Ela revelou que 60% da rede é composta por contratos temporários, o que gera instabilidade e fere o Plano Nacional de Educação.
“Trabalho deve ser meio de vida, não meio de morte. Estamos lutando pela sobrevivência da carreira docente em Barreiras”, sentenciou Cidinha.

Reforçando o cenário crítico, a diretora do NTE 11, Luana Oliveira Carvalho, trouxe um dado alarmante: mais de 70% dos professores aprovados no concurso de 2022 já pediram exoneração.
“O que esses dados nos dizem? Que vocês são heróis por entregarem resultados em salas lotadas e sem plano de carreira atrativo. No Estado, temos 90% de concursados. Barreiras precisa entender que educação não se faz com marketing, mas com valorização real”, pontuou Luana.
Suspeitas de manipulação e pressão eleitoral

Um dos pontos mais sensíveis da audiência foram os questionamentos sobre a integridade dos dados educacionais do município. Relatos de bastidores e conversas “a meia voz” entre os profissionais sugerem que pode haver uma cultura de aprovação automática de alunos sem as competências básicas, apenas para garantir indicadores positivos no IDEB.
A denúncia aponta que estudantes estariam sendo promovidos de série sem o devido acompanhamento pedagógico, o que camuflaria a real situação da aprendizagem na rede.
No campo político, os vereadores João Felipe e Delmah Pedra unificaram as críticas à gestão municipal.
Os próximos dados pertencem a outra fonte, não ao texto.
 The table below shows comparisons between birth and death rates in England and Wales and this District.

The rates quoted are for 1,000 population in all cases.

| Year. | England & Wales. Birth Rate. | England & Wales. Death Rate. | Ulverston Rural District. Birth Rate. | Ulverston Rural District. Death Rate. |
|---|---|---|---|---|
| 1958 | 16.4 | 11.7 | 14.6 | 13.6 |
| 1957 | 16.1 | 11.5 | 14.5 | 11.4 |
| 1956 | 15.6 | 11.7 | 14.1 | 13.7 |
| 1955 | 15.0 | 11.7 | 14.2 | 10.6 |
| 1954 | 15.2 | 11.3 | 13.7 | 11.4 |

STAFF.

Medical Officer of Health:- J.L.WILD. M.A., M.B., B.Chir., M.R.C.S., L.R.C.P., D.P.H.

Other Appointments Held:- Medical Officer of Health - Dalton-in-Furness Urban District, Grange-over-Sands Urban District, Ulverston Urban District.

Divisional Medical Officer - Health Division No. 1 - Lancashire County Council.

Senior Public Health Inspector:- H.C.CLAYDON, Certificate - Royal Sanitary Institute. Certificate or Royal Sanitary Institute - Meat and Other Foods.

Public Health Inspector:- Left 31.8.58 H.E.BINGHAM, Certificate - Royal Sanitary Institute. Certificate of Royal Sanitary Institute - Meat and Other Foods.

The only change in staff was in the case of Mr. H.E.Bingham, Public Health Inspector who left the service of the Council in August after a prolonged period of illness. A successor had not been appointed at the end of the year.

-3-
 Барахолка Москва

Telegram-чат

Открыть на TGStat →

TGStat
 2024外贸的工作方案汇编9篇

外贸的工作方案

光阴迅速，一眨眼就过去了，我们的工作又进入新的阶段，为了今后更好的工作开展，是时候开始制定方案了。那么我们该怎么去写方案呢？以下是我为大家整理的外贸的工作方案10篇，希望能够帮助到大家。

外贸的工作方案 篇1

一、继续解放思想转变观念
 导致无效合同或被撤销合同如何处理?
João Felipe denunciou o uso das escolas como “palco de assédio eleitoral” e classificou o pagamento de uma parcela do 13º salário na véspera da audiência como uma manobra para desmobilizar a categoria.
“O professor em Barreiras é perseguido e humilhado por juntas médicas. Não se constrói educação com medo”, disparou.
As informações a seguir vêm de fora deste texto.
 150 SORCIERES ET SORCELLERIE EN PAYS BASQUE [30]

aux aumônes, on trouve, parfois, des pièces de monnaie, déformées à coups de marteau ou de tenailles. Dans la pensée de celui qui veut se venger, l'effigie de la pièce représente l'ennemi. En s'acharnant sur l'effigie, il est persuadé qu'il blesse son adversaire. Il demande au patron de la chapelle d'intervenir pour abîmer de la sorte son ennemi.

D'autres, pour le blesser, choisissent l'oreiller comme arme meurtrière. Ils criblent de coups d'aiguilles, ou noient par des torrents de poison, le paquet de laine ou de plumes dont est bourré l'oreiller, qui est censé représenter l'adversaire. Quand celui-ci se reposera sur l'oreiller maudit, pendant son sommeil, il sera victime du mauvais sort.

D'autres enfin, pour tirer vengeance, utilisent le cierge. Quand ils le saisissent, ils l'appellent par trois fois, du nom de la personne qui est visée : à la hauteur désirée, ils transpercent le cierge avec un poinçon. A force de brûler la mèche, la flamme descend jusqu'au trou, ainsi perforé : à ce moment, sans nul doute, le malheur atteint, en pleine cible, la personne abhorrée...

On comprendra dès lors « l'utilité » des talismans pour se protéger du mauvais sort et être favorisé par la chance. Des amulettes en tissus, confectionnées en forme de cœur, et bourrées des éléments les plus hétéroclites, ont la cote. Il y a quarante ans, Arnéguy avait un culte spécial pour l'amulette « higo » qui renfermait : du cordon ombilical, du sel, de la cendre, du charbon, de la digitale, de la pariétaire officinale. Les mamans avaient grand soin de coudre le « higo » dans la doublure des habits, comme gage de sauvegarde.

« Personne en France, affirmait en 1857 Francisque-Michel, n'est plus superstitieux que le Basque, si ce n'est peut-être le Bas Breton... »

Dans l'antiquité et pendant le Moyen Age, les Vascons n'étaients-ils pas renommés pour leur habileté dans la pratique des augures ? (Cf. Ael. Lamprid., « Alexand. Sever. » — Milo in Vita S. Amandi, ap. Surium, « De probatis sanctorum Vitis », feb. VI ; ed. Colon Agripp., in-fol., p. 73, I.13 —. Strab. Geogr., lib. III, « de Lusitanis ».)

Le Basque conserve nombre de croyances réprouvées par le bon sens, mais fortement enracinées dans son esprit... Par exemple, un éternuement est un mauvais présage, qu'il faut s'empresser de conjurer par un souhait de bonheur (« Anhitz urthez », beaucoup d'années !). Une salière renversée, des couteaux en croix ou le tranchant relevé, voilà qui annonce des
Delmah Pedra focou na transparência dos recursos:
“Precisamos saber onde está o dinheiro do FUNDEB. É lamentável que o Executivo não tenha aparecido para dar respostas. Cuidar da saúde do professor é cuidar do futuro da cidade”.
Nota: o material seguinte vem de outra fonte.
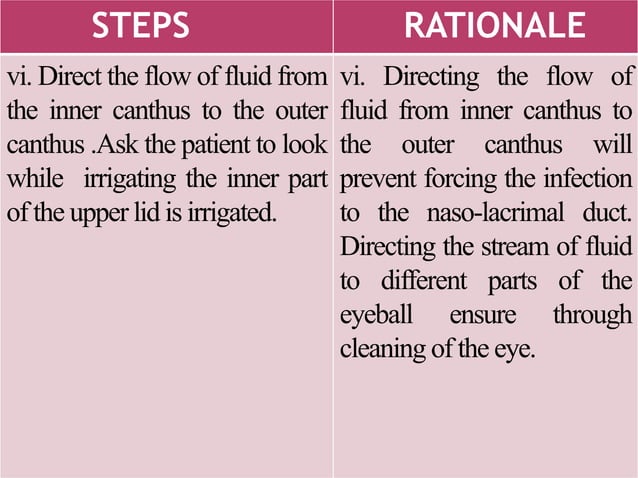 | STEPS | RATIONALE |
|---|---|
| vi. Direct the flow of fluid from the inner canthus to the outer canthus .Ask the patient to look while irrigating the inner part of the upper lid is irrigated. | vi. Directing the flow of fluid from inner canthus to the outer canthus will prevent forcing the infection to the naso-lacrimal duct. Directing the stream of fluid to different parts of the eyeball ensure through cleaning of the eye. |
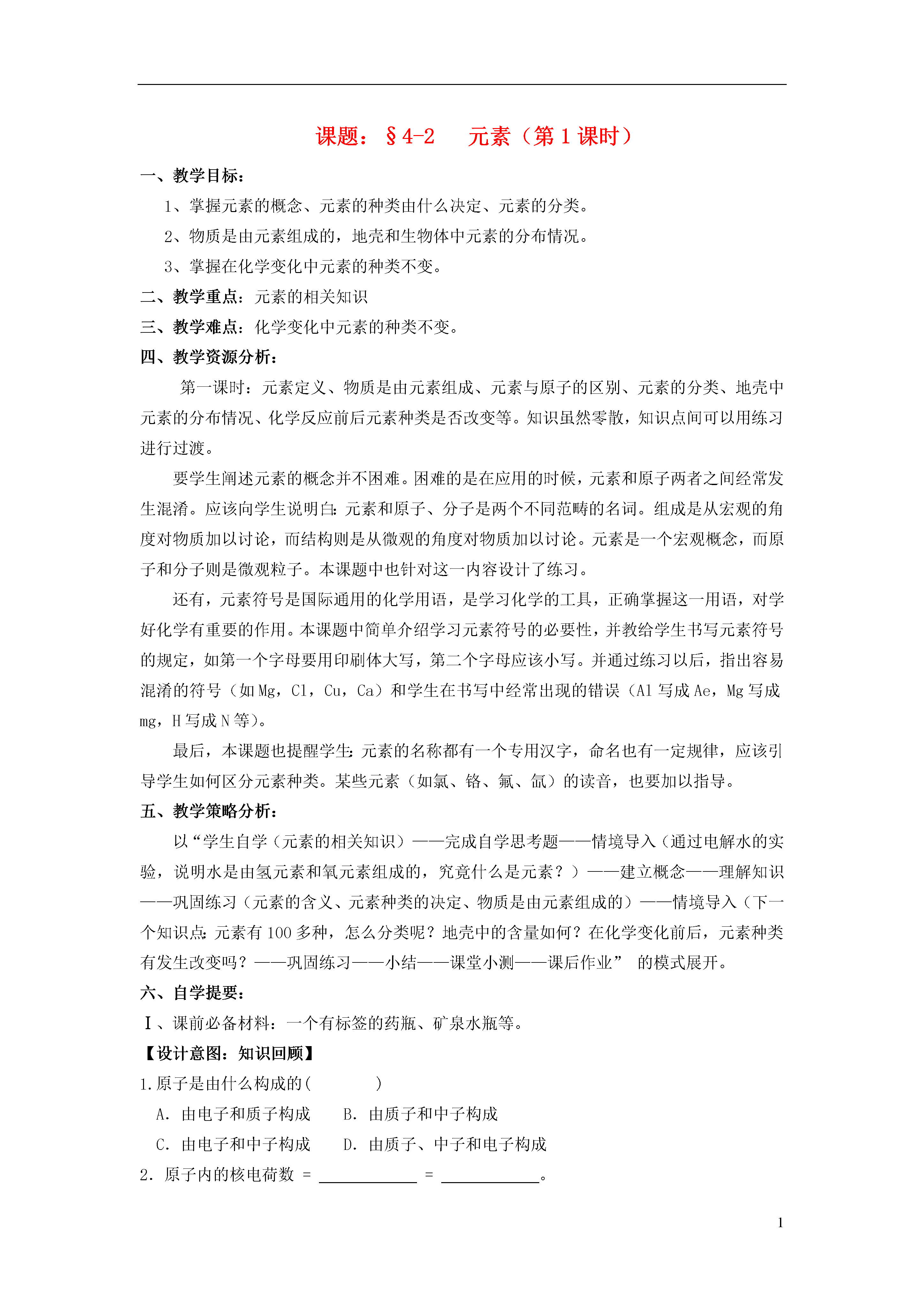 课题：§4-2　　元素（第 1 课时）

一、教学目标：

1、掌握元素的概念、元素的种类由什么决定、元素的分类。

2、物质是由元素组成的，地壳和生物体中元素的分布情况。

3、掌握在化学变化中元素的种类不变。

二、教学重点：元素的相关知识

三、教学难点：化学变化中元素的种类不变。

四、教学资源分析：

第一课时：元素定义、物质是由元素组成、元素与原子的区别、元素的分类、地壳中元素的分布情况、化学反应前后元素种类是否改变等。知识虽然零散，知识点间可以用练习进行过渡。

要学生阐述元素的概念并不困难。困难的是在应用的时候，元素和原子两者之间经常发生混淆。应该向学生说明白：元素和原子、分子是两个不同范畴的名词。组成是从宏观的角度对物质加以讨论，而结构则是从微观的角度对物质加以讨论。元素是一个宏观概念，而原子和分子则是微观粒子。本课题中也针对这一内容设计了练习。

还有，元素符号是国际通用的化学用语，是学习化学的工具，正确掌握这一用语，对学好化学有重要的作用。本课题中简单介绍学习元素符号的必要性，并教给学生书写元素符号的规定，如第一个字母要用印刷体大写，第二个字母应该小写。并通过练习以后，指出容易混淆的符号（如 Mg，Cl，Cu，Ca）和学生在书写中经常出现的错误（Al 写成 Ae，Mg 写成 mg，H 写成 N 等）。

最后，本课题也提醒学生：元素的名称都有一个专用汉字，命名也有一定规律，应该引导学生如何区分元素种类。某些元素（如氯、铬、氟、氙）的读音，也要加以指导。

五、教学策略分析：

以“学生自学（元素的相关知识）——完成自学思考题——情境导入（通过电解水的实验，说明水是由氢元素和氧元素组成的，究竟什么是元素？）——建立概念——理解知识——巩固练习（元素的含义、元素种类的决定、物质是由元素组成的）——情境导入（下一个知识点：元素有 100 多种，怎么分类呢？地壳中的含量如何？在化学变化前后，元素种类有发生改变吗？——巩固练习——小结——课堂小测——课后作业” 的模式展开。

六、自学提要：

Ⅰ、课前必备材料：一个有标签的药瓶、矿泉水瓶等。

【设计意图：知识回顾】

1.原子是由什么构成的(　　　　)

A. 由电子和质子构成　　B. 由质子和中子构成

C. 由电子和中子构成　　D. 由质子、中子和电子构成

2. 原子内的核电荷数 = ____________ = ____________。

1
Vozes da Plenária: Da merenda precária à exaustão mental

O espaço aberto ao público trouxe depoimentos que evidenciaram o colapso estrutural. A professora Fabiana Vieira descreveu o limite do sofrimento:
“Colegas estão tendo ataques de pânico dentro das salas. O adoecimento é silencioso e quem questiona é silenciado”. A realidade financeira foi detalhada pelo professor Odilon, explicando a debandada de concursados: “Um doutorado rende apenas R$ 55,00 de gratificação mensal. É um deboche”.
A crise atingiu até a alimentação dos alunos. A vereadora Tetéia Chaves denunciou que “o lanche virou bolacha com suco”, enquanto a professora Ari Angela alertou sobre a vulnerabilidade social: “Perdemos um aluno de 14 anos para a violência ontem. O professor está desamparado para lidar com esse contexto sozinho”.
O professor Adalto Soares encerrou as participações cobrando o pagamento dos precatórios: “É direito garantido por lei e pela luta, não é favor”.
A audiência terminou com o SINPROFE reafirmando sua posição de luta intransigente. O sindicato garantiu que a mobilização seguirá intensificada até que as pautas de plano de carreira, fim do assédio e transparência absoluta dos dados e recursos educacionais sejam efetivamente atendidas.